The circle centre can be inside, on, or outside of the inscribed cyclic quadrilateral.
In the attached sketch,
for the cyclic quadrilateral abcd, Q+S=P+R=180 degrees.
If "d" is outside the circle on the line ad, angle S decreases, while Q remains the same. If "d" is inside the circle on the same line, S increases while Q remains the same.
In both these cases, Q+S is no longer 180 degrees.
Neither is P+R.
All angles sum to 360 degrees, but opposite angles will no longer sum to 180 degrees. Hence, if opposite angles sum to 180 degrees, the quadrilateral is cyclic, as a circle circumference will pass through all 4 vertices.
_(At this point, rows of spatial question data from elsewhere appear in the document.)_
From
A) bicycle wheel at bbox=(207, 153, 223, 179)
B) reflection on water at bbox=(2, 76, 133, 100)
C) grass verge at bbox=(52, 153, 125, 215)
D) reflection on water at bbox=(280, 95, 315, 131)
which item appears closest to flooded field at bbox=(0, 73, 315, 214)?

Wow! I really started off on the wrong foot. I have good reason for being a bit confused and tired [medicines], but have not made mistakes like this for a while. Sorry about that. It won't happen again. I was somehow thinking "rectangle" instead of "quadrilateral". In future I'll stick to answering when not so tired out.
Let me try again:
It does not matter if the quadrilateral includes the center or not. The proof is the same. With cyclic quadrilateral ABCD, the points A and C (or "arc AC") subtend angles at B and D. Each of those is one half of the angle subtended at the center [whether inside or out does not matter]. The angles at the center add to 360, so those at the circumference, B and D, add to 90. So then do A and C for several reasons, one of which is that the angles in any quadrilateral add to 360 in total.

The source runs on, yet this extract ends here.